Items from a dataset

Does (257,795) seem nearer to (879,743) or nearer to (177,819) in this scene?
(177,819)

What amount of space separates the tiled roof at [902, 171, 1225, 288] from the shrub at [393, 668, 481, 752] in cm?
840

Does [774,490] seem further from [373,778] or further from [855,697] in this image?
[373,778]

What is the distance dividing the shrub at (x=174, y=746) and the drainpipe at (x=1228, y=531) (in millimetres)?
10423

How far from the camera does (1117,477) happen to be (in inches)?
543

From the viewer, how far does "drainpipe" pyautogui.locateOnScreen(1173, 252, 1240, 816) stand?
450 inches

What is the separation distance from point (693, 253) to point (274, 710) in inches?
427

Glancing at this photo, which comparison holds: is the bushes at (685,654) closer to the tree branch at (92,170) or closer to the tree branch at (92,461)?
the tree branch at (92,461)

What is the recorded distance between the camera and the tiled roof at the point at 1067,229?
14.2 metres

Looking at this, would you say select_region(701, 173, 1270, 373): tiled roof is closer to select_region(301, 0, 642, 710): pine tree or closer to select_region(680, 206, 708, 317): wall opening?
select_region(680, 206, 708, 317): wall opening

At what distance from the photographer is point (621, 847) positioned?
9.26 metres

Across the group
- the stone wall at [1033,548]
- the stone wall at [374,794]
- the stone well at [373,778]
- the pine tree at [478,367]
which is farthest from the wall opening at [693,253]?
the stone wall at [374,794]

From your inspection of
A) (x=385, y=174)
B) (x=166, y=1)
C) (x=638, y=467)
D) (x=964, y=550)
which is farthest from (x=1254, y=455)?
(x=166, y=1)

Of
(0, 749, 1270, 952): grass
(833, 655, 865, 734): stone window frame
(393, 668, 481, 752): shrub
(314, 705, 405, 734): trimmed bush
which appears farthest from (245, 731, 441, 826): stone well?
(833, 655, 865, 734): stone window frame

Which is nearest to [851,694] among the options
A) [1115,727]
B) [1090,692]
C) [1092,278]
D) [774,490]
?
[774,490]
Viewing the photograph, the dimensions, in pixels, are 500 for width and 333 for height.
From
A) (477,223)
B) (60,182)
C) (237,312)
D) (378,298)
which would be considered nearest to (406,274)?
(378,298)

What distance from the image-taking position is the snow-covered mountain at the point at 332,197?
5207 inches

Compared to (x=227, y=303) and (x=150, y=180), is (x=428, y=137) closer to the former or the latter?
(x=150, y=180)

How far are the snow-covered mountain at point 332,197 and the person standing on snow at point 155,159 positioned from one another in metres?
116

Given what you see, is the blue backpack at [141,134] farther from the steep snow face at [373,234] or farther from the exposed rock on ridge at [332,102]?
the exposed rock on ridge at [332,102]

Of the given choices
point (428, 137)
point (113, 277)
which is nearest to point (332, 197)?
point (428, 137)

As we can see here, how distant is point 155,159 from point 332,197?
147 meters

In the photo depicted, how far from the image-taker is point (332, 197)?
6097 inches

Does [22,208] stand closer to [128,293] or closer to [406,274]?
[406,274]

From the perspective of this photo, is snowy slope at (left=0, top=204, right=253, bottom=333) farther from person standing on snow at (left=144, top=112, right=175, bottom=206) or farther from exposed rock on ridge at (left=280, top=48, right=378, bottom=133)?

**PROBLEM REQUIREMENTS:**
Transcribe all of the records above line for line, changing nothing.

**WRITTEN RESPONSE:**
Does (257,795) seem nearer to (879,743) or nearer to (177,819) in this scene?
(177,819)

What amount of space separates the tiled roof at [902, 171, 1225, 288] from the shrub at [393, 668, 481, 752] in cm?
840

Does [774,490] seem further from [373,778] or further from [855,697] in this image?
[373,778]

What is the distance dividing the shrub at (x=174, y=746) and the drainpipe at (x=1228, y=531) (in millimetres)?
10423

How far from the camera does (1117,477) happen to be (in inches)?
543

From the viewer, how far does "drainpipe" pyautogui.locateOnScreen(1173, 252, 1240, 816) stand?
450 inches

What is the separation distance from point (693, 253) to point (274, 710) in inches?
427

Glancing at this photo, which comparison holds: is the bushes at (685,654) closer to the tree branch at (92,170) or closer to the tree branch at (92,461)?
the tree branch at (92,461)

What is the recorded distance between the camera and the tiled roof at the point at 1067,229?
14.2 metres

Looking at this, would you say select_region(701, 173, 1270, 373): tiled roof is closer to select_region(301, 0, 642, 710): pine tree or closer to select_region(680, 206, 708, 317): wall opening?
select_region(680, 206, 708, 317): wall opening

At what distance from the photographer is point (621, 847) positioned?
9.26 metres

Across the group
- the stone wall at [1033,548]
- the stone wall at [374,794]
- the stone well at [373,778]
- the pine tree at [478,367]
which is farthest from the wall opening at [693,253]?
the stone wall at [374,794]

From your inspection of
A) (x=385, y=174)
B) (x=166, y=1)
C) (x=638, y=467)
D) (x=964, y=550)
which is farthest from (x=1254, y=455)?
(x=166, y=1)

Of
(0, 749, 1270, 952): grass
(833, 655, 865, 734): stone window frame
(393, 668, 481, 752): shrub
(314, 705, 405, 734): trimmed bush
which appears farthest from (245, 731, 441, 826): stone well?
(833, 655, 865, 734): stone window frame

Which is nearest to [851,694] among the options
A) [1115,727]
B) [1090,692]
C) [1092,278]
D) [774,490]
?
[774,490]
Viewing the photograph, the dimensions, in pixels, are 500 for width and 333 for height.
From
A) (477,223)
B) (60,182)
C) (237,312)
D) (378,298)
which would be considered nearest to (406,274)?
(378,298)

What distance from the image-taking position is the snow-covered mountain at the point at 332,197?
5207 inches

Compared to (x=227, y=303) and (x=150, y=180), is (x=428, y=137) closer to the former or the latter?
(x=150, y=180)

How far are the snow-covered mountain at point 332,197 and the person standing on snow at point 155,159 positioned from one another in metres?
116

Given what you see, is the blue backpack at [141,134] farther from the steep snow face at [373,234] or farther from the exposed rock on ridge at [332,102]?
the exposed rock on ridge at [332,102]

Of the given choices
point (428, 137)
point (113, 277)
which is nearest to point (332, 197)?
point (428, 137)

As we can see here, how distant is point 155,159 from point 332,197?
147 meters

In the photo depicted, how far from the image-taker is point (332, 197)?
6097 inches

Does [22,208] stand closer to [128,293] or closer to [406,274]?
[406,274]

From the perspective of this photo, is snowy slope at (left=0, top=204, right=253, bottom=333) farther from person standing on snow at (left=144, top=112, right=175, bottom=206) or farther from exposed rock on ridge at (left=280, top=48, right=378, bottom=133)?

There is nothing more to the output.